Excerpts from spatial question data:
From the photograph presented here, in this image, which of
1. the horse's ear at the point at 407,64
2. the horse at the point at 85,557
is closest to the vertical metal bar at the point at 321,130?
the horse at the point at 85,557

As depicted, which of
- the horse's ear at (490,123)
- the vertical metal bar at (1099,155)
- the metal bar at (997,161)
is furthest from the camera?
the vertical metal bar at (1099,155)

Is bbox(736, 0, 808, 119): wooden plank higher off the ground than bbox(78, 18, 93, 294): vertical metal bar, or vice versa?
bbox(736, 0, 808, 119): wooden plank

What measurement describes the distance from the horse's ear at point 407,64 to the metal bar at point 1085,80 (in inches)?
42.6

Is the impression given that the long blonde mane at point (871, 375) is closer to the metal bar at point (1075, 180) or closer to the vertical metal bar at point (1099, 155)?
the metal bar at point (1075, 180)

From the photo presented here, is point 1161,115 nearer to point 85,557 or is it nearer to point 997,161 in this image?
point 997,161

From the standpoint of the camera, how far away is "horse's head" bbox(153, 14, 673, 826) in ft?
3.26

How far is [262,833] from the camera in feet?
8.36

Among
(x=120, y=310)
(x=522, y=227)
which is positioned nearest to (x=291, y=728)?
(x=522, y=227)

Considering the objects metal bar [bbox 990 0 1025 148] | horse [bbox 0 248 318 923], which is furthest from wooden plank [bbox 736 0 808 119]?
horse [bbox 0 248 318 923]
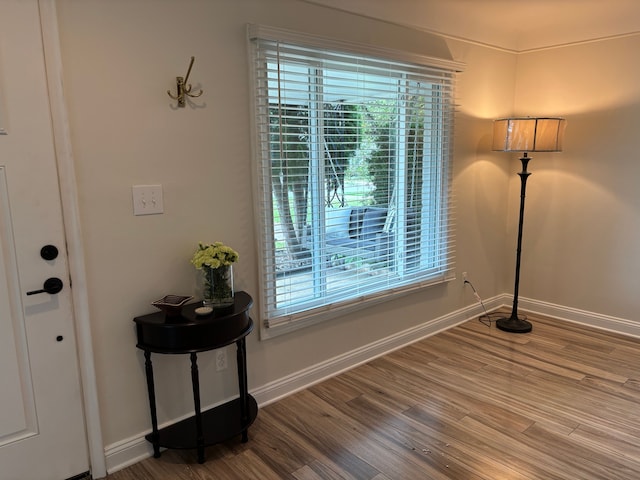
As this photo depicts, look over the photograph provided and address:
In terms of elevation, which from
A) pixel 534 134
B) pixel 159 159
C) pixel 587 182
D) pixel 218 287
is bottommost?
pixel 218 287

---

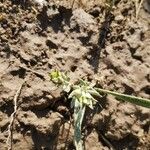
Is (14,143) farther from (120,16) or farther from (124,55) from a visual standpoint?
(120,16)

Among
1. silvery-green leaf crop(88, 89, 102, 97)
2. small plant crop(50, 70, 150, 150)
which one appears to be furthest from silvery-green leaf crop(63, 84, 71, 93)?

Your instructions:
Count the lines in the rows above that contain the string "standpoint", treating uppercase and lowercase as different. Reply with the number alone.

Final result:
2